APPLY WHAT YOU READ:
a – In the post about dating history, how long did the writer date the man who worked across the street?
b – Summarize the post about dating history in two sentences.
c – Continue the post about dating history from where it stops.

TEXT PROVIDED:
Hi there and thanks for being so honest. :0) It's something we aspies can tend to take for granted in one another since it is just "our way". Which brings me to my response . . .

I am 36 years old and was just married (no prior marriages) last month. I didn't think it would ever happen because my "criteria" in someone I'd like to spend a lot of time with seemed to be hard to come by in Los Angeles.

I was a celibate monk for almost 10 years, starting at the age of 18. I was very devoted to my "religion" at the time and though we were permitted to date within it, I never found the right person - well - I had interests in a few but hadn't a clue as to how to approach them and would clam up when having to face them (you're welcome to read my blog to hear more about this, link is below).

Once I left the religion I was clueless. The first person I dated was a major celebrity that was courting me. Not the best situation for a first adult relationship. I thought he was sincere . . . until I saw him in a tabloid magazine on the beach kissing someone else. Aaaand...scene. Honesty, anyone?

I used to see a guy who worked across the street from me and wanted to approach him but didn't know how. I finally wrote a note that said "I think you're cute" and put it on his car. Then I didn't see him for a month. Finally had the nerve to introduce myself (quite awkwardly) then we had dinner. We dated for 5 years, lived together for 3. My only real relationship before the one I'm in now. Had to break up because I didn't like being criticized for only reading non-fiction books, only watching documentaries and not liking social situations. I didn't know I had Asperger's then.

RECORDED DATA:
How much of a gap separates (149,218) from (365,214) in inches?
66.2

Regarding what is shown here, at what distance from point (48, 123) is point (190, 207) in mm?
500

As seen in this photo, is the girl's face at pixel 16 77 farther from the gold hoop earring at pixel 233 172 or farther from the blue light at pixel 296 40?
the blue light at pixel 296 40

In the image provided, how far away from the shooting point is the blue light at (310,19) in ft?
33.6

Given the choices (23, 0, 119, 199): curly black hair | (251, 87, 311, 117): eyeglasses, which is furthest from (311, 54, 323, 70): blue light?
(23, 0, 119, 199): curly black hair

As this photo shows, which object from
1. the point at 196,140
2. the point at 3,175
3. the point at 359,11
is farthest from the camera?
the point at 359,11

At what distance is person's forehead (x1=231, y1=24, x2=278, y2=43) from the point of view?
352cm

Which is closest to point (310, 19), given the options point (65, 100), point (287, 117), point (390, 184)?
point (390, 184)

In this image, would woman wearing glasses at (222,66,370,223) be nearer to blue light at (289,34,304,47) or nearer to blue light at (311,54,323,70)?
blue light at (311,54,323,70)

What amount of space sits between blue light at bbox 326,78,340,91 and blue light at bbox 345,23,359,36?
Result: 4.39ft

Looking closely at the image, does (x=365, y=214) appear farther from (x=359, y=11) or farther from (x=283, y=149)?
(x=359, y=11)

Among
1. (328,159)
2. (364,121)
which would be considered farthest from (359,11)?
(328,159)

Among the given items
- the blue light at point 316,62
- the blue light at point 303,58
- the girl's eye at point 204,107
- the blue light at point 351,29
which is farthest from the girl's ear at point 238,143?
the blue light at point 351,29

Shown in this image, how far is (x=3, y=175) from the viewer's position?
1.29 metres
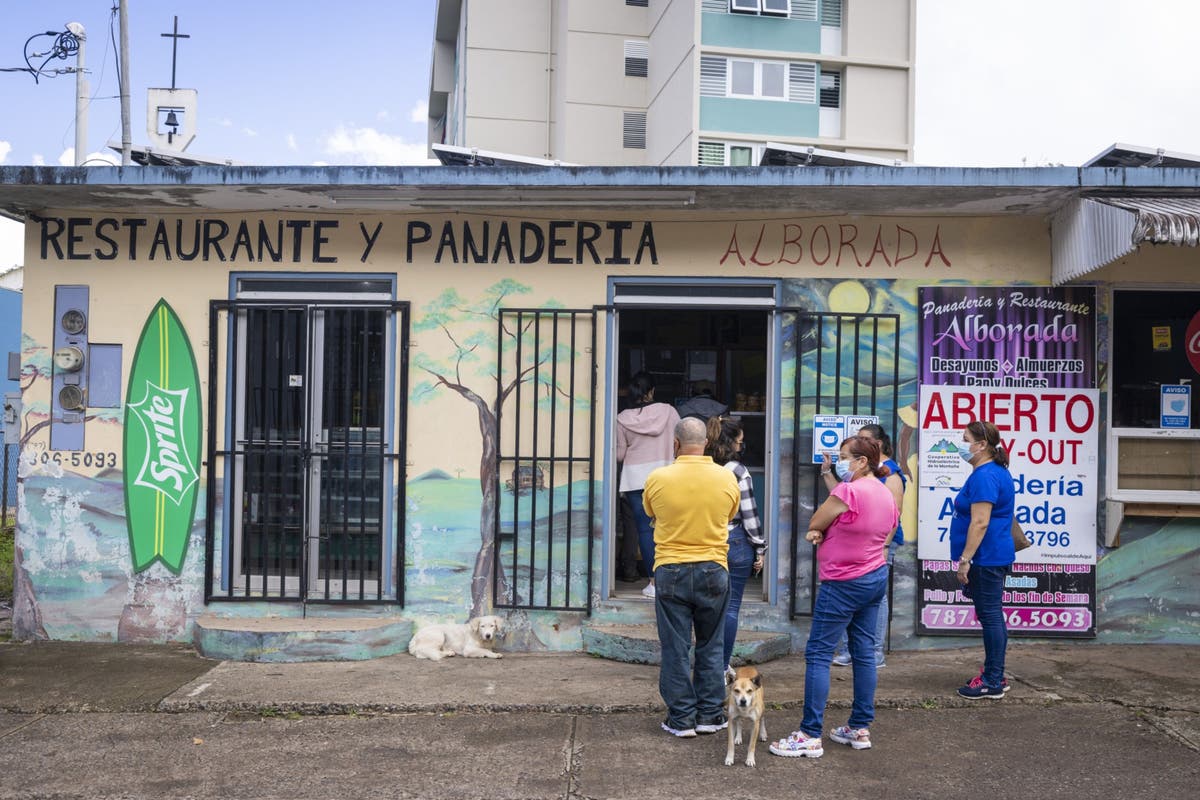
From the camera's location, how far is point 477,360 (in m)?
7.75

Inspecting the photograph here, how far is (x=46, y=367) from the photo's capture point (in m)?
7.84

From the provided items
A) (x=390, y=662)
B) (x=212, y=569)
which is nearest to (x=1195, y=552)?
(x=390, y=662)

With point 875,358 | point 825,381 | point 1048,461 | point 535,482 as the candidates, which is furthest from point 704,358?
point 1048,461

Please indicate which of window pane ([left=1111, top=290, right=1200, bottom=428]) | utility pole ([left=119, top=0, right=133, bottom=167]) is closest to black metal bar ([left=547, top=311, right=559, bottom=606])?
window pane ([left=1111, top=290, right=1200, bottom=428])

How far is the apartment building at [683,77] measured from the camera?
33406mm

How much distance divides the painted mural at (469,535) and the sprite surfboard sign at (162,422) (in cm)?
12

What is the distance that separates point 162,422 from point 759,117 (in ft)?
92.6

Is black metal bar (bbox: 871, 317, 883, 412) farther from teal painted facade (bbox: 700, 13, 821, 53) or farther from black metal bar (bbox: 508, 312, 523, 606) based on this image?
teal painted facade (bbox: 700, 13, 821, 53)

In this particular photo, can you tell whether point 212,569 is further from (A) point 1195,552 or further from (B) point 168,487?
(A) point 1195,552

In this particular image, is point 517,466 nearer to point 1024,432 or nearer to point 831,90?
point 1024,432

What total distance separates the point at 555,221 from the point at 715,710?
11.6ft

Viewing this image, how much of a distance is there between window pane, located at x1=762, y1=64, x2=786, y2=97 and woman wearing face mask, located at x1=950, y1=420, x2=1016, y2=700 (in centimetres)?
2928

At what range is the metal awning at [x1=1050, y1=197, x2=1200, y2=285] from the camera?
20.7 feet

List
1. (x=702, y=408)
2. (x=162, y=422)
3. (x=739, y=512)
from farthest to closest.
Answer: (x=702, y=408) < (x=162, y=422) < (x=739, y=512)
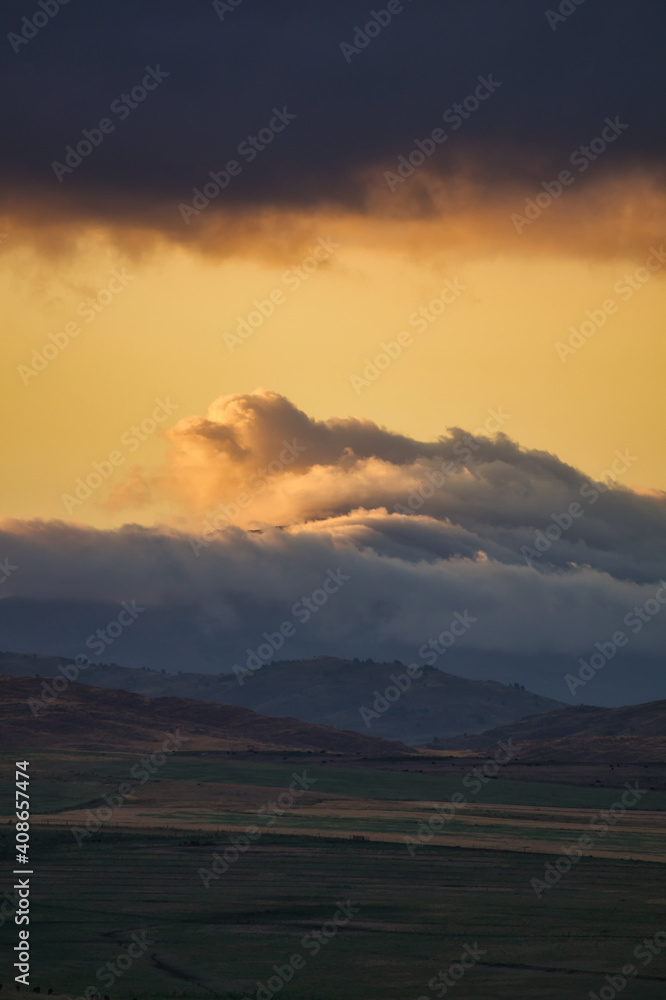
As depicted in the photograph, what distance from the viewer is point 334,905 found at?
67438 mm

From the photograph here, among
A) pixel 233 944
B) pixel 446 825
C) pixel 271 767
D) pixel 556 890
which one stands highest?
pixel 271 767

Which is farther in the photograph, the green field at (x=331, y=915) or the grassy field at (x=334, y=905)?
the grassy field at (x=334, y=905)

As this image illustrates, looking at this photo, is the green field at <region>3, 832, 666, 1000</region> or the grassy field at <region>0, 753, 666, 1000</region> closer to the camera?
the green field at <region>3, 832, 666, 1000</region>

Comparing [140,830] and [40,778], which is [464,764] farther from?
[140,830]

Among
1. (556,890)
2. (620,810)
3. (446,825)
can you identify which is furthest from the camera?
(620,810)

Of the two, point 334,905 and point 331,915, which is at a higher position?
point 334,905

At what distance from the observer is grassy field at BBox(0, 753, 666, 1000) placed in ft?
165

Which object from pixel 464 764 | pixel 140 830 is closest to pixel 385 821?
pixel 140 830

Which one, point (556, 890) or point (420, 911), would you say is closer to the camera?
point (420, 911)

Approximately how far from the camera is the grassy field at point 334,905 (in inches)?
1975

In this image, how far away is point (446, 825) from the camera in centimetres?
11244

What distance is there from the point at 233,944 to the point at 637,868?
3667 centimetres

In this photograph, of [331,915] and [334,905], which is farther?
[334,905]

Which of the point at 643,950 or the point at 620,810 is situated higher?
the point at 620,810
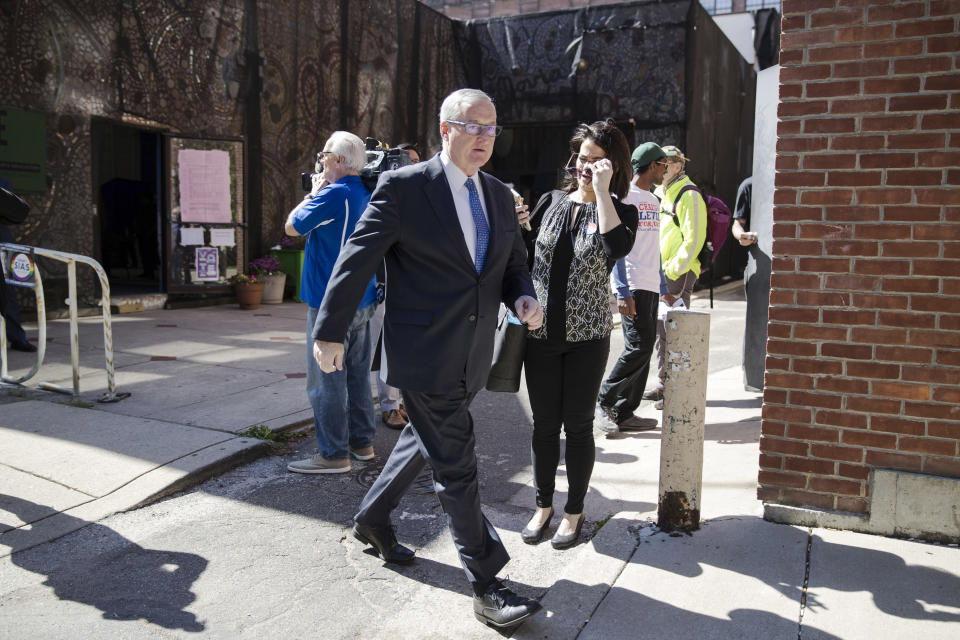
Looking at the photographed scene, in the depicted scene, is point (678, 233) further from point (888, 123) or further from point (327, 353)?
point (327, 353)

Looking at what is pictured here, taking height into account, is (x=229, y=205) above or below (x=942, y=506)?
above

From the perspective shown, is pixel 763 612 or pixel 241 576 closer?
pixel 763 612

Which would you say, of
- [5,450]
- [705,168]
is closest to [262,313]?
[5,450]

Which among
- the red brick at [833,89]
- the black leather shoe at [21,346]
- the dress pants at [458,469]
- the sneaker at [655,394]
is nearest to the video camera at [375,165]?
the dress pants at [458,469]

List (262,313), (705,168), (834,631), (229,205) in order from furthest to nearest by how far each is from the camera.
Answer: (705,168) < (229,205) < (262,313) < (834,631)

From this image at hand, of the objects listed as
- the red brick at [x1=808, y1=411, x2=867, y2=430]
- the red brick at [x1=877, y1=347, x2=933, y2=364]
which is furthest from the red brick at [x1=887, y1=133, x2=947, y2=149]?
the red brick at [x1=808, y1=411, x2=867, y2=430]

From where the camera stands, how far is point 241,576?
3.16m

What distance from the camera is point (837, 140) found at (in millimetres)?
3217

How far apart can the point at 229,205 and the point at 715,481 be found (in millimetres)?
9381

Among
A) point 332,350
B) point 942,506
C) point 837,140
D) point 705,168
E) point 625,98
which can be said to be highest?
point 625,98

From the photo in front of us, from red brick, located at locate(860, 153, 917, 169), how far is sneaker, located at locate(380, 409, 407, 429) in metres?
3.35

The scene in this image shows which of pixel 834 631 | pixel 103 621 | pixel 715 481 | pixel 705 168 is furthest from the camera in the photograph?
pixel 705 168

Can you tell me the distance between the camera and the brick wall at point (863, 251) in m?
3.08

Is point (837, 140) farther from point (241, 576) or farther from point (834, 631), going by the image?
point (241, 576)
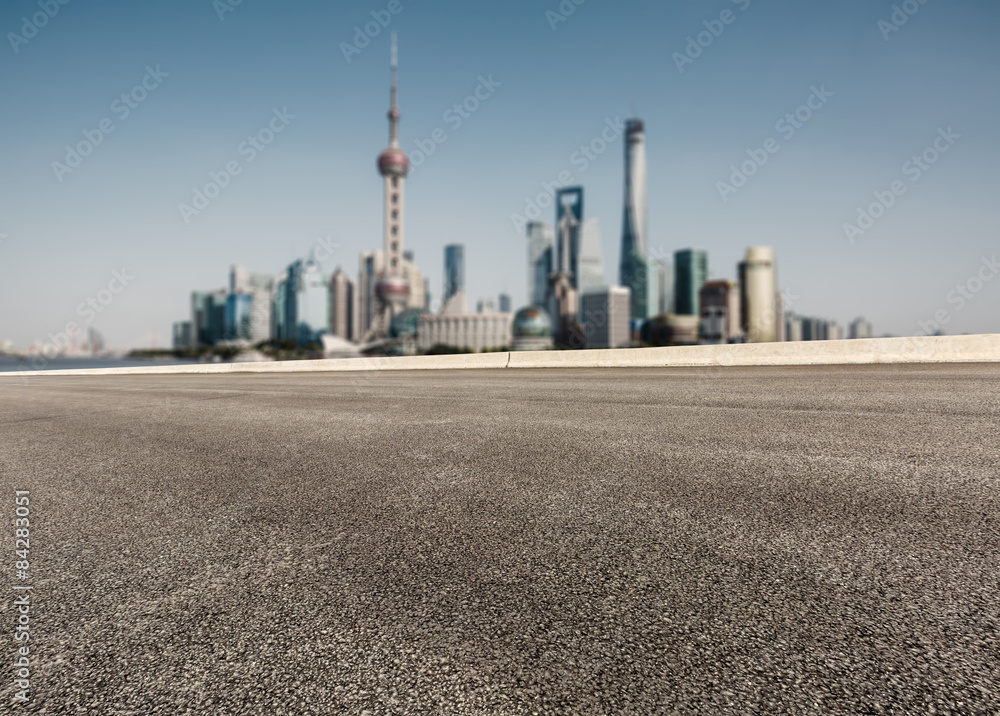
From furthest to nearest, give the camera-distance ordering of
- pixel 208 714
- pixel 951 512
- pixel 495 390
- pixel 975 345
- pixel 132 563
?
pixel 975 345 < pixel 495 390 < pixel 951 512 < pixel 132 563 < pixel 208 714

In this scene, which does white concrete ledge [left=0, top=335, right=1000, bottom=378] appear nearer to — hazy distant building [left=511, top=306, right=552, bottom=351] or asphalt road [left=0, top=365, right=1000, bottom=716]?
asphalt road [left=0, top=365, right=1000, bottom=716]

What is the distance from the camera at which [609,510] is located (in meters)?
3.69

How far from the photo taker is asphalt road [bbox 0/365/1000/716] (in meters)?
1.94

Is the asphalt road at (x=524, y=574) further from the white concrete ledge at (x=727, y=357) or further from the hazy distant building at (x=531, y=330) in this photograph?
the hazy distant building at (x=531, y=330)

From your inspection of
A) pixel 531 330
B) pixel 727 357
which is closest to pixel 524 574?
pixel 727 357

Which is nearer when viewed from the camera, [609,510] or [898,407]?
[609,510]

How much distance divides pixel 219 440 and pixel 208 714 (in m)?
5.66

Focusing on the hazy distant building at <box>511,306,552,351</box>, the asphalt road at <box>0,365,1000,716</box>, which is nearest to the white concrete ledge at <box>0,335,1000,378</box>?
the asphalt road at <box>0,365,1000,716</box>

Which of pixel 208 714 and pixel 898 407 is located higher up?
pixel 898 407

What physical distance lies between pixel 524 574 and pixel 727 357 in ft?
49.5

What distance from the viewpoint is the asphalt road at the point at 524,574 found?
1.94 meters

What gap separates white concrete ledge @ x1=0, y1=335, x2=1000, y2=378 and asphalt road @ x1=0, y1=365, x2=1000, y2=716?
9272mm

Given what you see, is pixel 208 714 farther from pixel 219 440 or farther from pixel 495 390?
pixel 495 390

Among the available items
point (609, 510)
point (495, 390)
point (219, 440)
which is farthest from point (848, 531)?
point (495, 390)
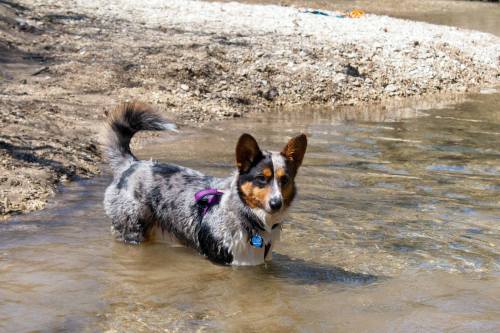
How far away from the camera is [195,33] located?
50.1ft

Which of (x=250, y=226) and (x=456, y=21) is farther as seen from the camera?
(x=456, y=21)

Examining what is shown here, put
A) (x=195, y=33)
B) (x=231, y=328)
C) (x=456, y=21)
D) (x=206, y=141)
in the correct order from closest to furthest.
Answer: (x=231, y=328) < (x=206, y=141) < (x=195, y=33) < (x=456, y=21)

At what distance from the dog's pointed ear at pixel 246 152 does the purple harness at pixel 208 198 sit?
0.47 meters

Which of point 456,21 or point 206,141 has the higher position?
point 456,21

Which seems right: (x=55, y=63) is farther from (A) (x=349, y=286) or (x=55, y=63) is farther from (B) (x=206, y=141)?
(A) (x=349, y=286)

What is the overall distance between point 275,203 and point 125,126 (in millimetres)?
1999

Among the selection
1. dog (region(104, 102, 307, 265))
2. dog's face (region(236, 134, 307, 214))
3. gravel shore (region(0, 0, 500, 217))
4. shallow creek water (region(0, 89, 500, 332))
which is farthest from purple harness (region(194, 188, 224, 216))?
gravel shore (region(0, 0, 500, 217))

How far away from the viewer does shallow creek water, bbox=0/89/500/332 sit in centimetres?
509

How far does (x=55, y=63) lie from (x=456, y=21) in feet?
57.2

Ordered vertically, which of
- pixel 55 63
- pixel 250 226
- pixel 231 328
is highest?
pixel 55 63

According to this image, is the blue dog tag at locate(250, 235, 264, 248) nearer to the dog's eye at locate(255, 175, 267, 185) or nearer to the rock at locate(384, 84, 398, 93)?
the dog's eye at locate(255, 175, 267, 185)

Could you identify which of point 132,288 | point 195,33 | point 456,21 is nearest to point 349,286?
point 132,288

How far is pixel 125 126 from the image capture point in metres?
6.84

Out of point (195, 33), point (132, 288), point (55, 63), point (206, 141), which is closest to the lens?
point (132, 288)
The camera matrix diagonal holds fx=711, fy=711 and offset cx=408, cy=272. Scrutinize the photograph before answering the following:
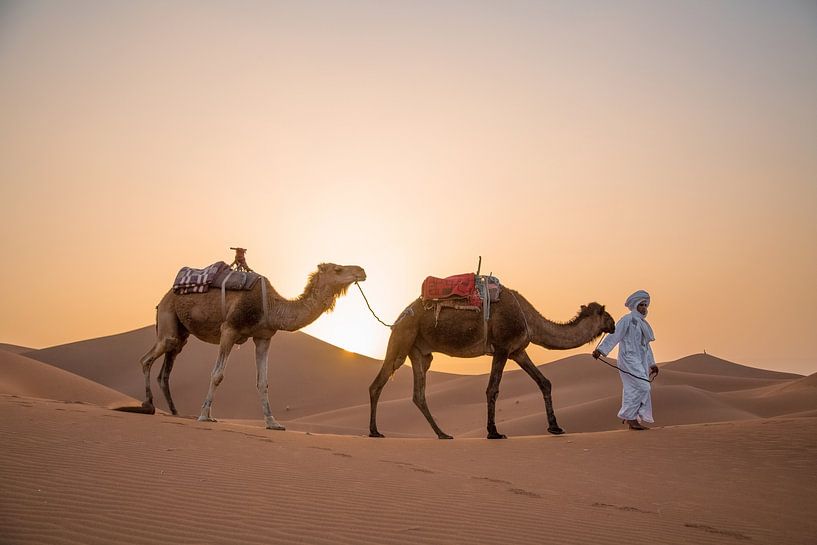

ANSWER LIST:
a – Five years, three of them living together.

b – The writer, who has Asperger's, married for the first time last month at 36, after years of finding it hard to meet someone suitable in Los Angeles. After almost ten years as a celibate monk, the writer dated a celebrity who turned out to be insincere, then had a five-year relationship that ended over criticism of the writer's taste for non-fiction and documentaries and dislike of social situations.

c –
My husband and I worked together in 2003 (while I was in my previous relationship). We became instant friends. He's what some would call and "eccentric", which tends to work quite well with an Aspie. We kept in touch on and off through the years, then in 2007 he sent an email inviting me to an event he was hosting (it had a purpose, so I could do it!!). During this time I was having a go at online dating - DISASTER!! ! It's like amazon.com for humans but with no quality control and all used merchandise!! ! I suddenly remembered this friend and realized he was everything I had been hoping for. I went to his event, we reconnected, went on a few dates, and married a few years later! And happy! And he's supportive of my diagnosis and we read books together on it. He read Aspergirls by Rudy Simone on his own which really helped him to understand me and why I don't like loud music, or surprises, or purses, or scratchy clothes, or lots of people. :0)

No kids, only dogs. Their barking is about all I can handle now with the noise factor. Love kids but thinking about possible adoption with an older child . . . if we chose to go down that route.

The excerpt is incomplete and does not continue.